Osen la maudite



Samedi 31 mars 2012 à 20h30

Cinéma Mercury – 16 place Garibaldi – Nice

Film  de Noburu Tanaka – Japon – 1973 – 1h19 – vostf

Deux soirées exceptionnelles en présence de Agnès GIARD.

A la croisée de l’art et de l’anthropologie, Agnès Giard décrypte la culture japonaise sous un angle inédit. Résidente à la Villa Kujoyama en 2010, elle publie « Les Histoires d’amour au Japon« , en mars 2012. Agnès Giard mène depuis 1997 des recherches sur la logique esthétique et mythologique qui sous-tend les manifestations parfois surprenantes de la modernité japonaise. Pour comprendre certains phénomènes de mode ou de société, elle les restitue dans un contexte mythologique et s’attache à décrypter le sens des images véhiculées par la culture populaire en les replaçant dans une perspective historique et esthétique.[1]

Agnès Giard signera son nouveau livre, Les Histoires d’amour au Japon, à la Librairie Masséna, samedi 31 mars (16-18h).

Hier grande courtisane de Yoshiwara, Osen n’est plus aujourd’hui qu’une prostituée des bas-fonds surnommée “Osen la maudite”. Tombée dans l’enfer des prostituées, elle a su pourtant garder sa fierté de grande geisha et affronte sa destinée avec une vaillance surhumaine.

Sur le web

Maître incontesté du roman porno Nikkatsu au même titre que Tatsumi Kumashiro, Noboru Tanaka est surtout cité pour son exceptionnel portrait en huis-clos étouffant des mythiques amants jusqu’au-boutistes de La véritable histoire d’Abe Sada} (1975). Il est également connu pour son splendide Marché sexuel des filles (1974), tourné en extérieurs à Kamagazaki, et son adaptation de l’univers ero-guro d’Edogawa Rampo La Maison des perversités (1976). Alors que la récente édition d’un inédit, le sadien Bondage (1977), est venue compléter l’esquisse d’une œuvre ayant sut résister à l’érosion d’un genre jusqu’à son dernier sursaut avec Monster Woman ’88 (1988).

Osen (Rie Nakagawa), jadis courtisane de luxe à Yoshiwara, le plus célèbre quartier de plaisirs d’Edo, n’est désormais plus qu’une simple “jorô” (prostituée de rue) arpentant les bas fonds de la ville ; victime de sa réputation suite à la mort suspecte de trois de ses anciens clients. Flanquée de Tomizo (Akira Takahashi), un mari joueur, buveur et voleur qui n’hésite pas à la vendre au plus offrant, elle affronte l’existence avec la grâce résignée due à son ancien rang. Croisant un jour la route d’un jeune marionnettiste de bunraku  qui tombe éperdument amoureux d’elle, l’espoir d’une vie meilleure à laquelle elle refuse de croire semble se dessiner à l’horizon…

Avec Osen la maudite, Tanaka poursuit une exploration de la beauté convulsive de ces femmes pleines de vitalité dont l’expressivité amoureuse ne souffre d’aucune limite, pas même la mort (…) Véritable esthète et maître de la couleur, Tanaka, qui bénéficie encore à l’époque des fastueux décors et costumes du studio Nikkatsu, de par sa mise en scène fluide et inventive, théâtralise magnifiquement cette créature de mauvaise vie, qui ne se départ jamais de sa dignité malgré les pires humiliations.Si Osen n’était aussi décomplexée dans ses débordements érotiques en phase avec l’époque, on pourrait presque la confondre avec l’une des tragiques héroïnes de Mizoguchi. Mais en réalité, de par sa marginalité en rupture avec la société, son réalisme désenchanté et l’instrumentalisation assumée de son corps comme expression libertaire, Osen serait plutôt cousine des femmes d’Imamura. N’oublions pas que Tanaka fût assistant sur le premier film indépendant du maître, Le pornographe (1966), véritable manifeste du plaisir sexuel.

--*--

Pouvez-vous recopier à l'identique le passage du texte sur Osen la maudite qui commence par « A la croisée » et se poursuit jusqu'à « 31 mars (16-18h). » ?

> **Entrées fournies**
--*--

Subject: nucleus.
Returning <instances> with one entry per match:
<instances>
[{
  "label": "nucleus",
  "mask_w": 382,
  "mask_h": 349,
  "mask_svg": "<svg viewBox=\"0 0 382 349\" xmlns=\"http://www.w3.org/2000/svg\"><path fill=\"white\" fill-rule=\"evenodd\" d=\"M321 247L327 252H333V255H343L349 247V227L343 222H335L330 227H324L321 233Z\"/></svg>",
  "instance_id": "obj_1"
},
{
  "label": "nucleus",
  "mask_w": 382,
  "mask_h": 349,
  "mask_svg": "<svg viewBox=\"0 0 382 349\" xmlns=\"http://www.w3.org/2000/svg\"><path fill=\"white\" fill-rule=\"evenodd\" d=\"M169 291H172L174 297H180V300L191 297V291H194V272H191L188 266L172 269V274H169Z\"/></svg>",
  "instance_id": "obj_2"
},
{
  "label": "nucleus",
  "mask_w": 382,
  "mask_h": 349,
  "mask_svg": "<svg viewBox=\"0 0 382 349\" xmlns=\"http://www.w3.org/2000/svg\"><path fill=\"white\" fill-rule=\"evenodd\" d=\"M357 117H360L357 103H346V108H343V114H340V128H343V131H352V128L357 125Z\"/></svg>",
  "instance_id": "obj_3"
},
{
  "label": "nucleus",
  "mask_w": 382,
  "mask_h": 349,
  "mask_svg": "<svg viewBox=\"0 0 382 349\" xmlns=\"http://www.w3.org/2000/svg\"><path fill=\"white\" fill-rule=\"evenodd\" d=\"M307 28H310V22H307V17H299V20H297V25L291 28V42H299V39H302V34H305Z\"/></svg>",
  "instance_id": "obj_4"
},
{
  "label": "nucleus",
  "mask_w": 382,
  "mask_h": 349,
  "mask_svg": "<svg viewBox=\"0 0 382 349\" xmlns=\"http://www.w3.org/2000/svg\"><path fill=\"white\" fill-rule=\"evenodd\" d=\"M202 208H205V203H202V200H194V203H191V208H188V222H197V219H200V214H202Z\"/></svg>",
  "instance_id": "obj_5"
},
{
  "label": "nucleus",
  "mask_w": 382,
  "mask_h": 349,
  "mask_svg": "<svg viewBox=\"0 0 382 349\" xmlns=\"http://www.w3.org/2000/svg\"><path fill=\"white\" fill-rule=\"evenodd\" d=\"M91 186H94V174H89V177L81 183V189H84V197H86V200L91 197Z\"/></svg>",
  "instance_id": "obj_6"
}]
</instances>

--*--

> **Réponse complète**
A la croisée de l’art et de l’anthropologie, Agnès Giard décrypte la culture japonaise sous un angle inédit. Résidente à la Villa Kujoyama en 2010, elle publie « Les Histoires d’amour au Japon« , en mars 2012. Agnès Giard mène depuis 1997 des recherches sur la logique esthétique et mythologique qui sous-tend les manifestations parfois surprenantes de la modernité japonaise. Pour comprendre certains phénomènes de mode ou de société, elle les restitue dans un contexte mythologique et s’attache à décrypter le sens des images véhiculées par la culture populaire en les replaçant dans une perspective historique et esthétique.[1]

Agnès Giard signera son nouveau livre, Les Histoires d’amour au Japon, à la Librairie Masséna, samedi 31 mars (16-18h).